Segment Start: EXCERPTED PASSAGE
THE Prime Minster has led tributes to Oxfordshire cancer drugs campaigner Clive Stone, who has died aged 68.

David Cameron described Mr Stone as "an inspiration" after his family confirmed he passed away peacefully at his Eynsham home on Thursday morning.

A champion of patients' rights, the grandfather-of-two played a key role in setting up the NHS Cancer Drugs Fund and battled 39 brain tumours himself after being diagnosed with kidney cancer in 2007.

The drugs fund – launched in 2010 – has enabled some 80,000 patients to access treatments not otherwise available through the NHS.

Speaking yesterday, Witney MP Mr Cameron said: "Clive Stone was an inspiration to me and I am so sorry to learn of his passing.

"He was an amazing man who made such a difference to so many people’s lives.

"He will be much missed and I will remember him very fondly."

A former Oxford Mail columnist and ex-bank manager, Mr Stone's achievements included fighting successfully to make the life-extending kidney cancer drug Sunitinib available on the NHS in 2009.

And the following year he persuaded Mr Cameron – his constituency MP – to allocate £200m to an emergency drug fund for cancer patients.

He was also the founder of the campaign group Justice for Kidney Cancer Patients, formed in 2008.

Mr Stone lost his 61-year-old wife, Jan, to breast cancer in 2011. She was diagnosed in 2009, two years after her husband was found to have the disease.

Details of Mr Stone's funeral have not yet been confirmed, his family said.
Segment End: EXCERPTED PASSAGE
Segment Start: DATA FOR REVIEW
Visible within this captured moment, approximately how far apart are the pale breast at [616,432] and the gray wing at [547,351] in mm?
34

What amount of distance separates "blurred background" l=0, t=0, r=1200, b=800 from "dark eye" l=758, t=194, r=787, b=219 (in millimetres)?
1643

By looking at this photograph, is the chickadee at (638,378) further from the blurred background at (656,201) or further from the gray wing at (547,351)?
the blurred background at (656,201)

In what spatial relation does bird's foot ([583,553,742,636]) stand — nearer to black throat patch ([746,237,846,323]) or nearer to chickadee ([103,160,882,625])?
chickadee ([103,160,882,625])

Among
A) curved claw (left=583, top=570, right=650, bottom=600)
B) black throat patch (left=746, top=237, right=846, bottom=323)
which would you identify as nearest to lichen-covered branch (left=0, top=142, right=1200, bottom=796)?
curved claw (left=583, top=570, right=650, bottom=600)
Segment End: DATA FOR REVIEW
Segment Start: DATA FOR REVIEW
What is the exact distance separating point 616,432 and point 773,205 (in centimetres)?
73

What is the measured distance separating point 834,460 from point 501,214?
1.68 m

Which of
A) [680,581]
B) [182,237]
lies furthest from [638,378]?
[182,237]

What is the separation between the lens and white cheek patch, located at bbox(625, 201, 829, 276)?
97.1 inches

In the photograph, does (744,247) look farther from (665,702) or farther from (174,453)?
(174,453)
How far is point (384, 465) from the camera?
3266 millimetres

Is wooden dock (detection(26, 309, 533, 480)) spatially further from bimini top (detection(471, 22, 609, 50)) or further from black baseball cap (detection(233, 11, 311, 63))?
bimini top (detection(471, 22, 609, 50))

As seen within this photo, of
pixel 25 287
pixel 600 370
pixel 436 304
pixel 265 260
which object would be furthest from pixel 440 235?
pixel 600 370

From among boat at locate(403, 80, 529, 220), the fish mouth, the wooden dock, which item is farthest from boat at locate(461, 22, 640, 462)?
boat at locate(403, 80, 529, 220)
Segment End: DATA FOR REVIEW
Segment Start: DATA FOR REVIEW
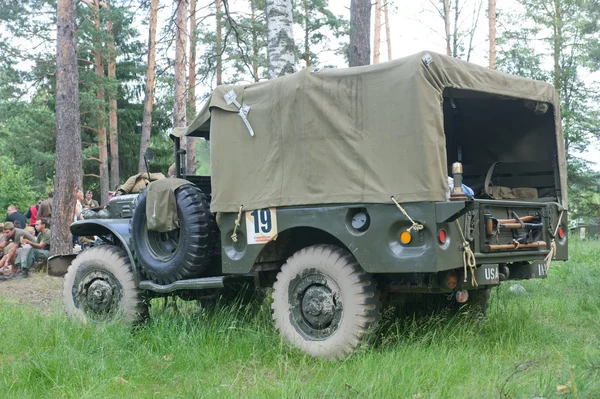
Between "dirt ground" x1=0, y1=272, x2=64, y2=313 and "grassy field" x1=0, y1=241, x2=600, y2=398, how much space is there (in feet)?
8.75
Segment End: DATA FOR REVIEW
▶ [TASKS TO CARRY OUT]:
1 > Copy the passage of the article on Clive Stone above between "Speaking yesterday, Witney" and "many people’s lives.", inclusive.
2 > According to the article on Clive Stone, how many brain tumours did he battle?
3 > In the article on Clive Stone, rewrite the paragraph beginning "A champion of patients' rights" as a short bulleted list that keeps its main facts.

▶ [SOLUTIONS PER TASK]:
1 >
Speaking yesterday, Witney MP Mr Cameron said: "Clive Stone was an inspiration to me and I am so sorry to learn of his passing.

"He was an amazing man who made such a difference to so many people’s lives.

2 > 39

3 >
- Clive Stone was a champion of patients' rights and a grandfather of two.
- He played a key role in setting up the NHS Cancer Drugs Fund.
- He was diagnosed with kidney cancer in 2007.
- He battled 39 brain tumours.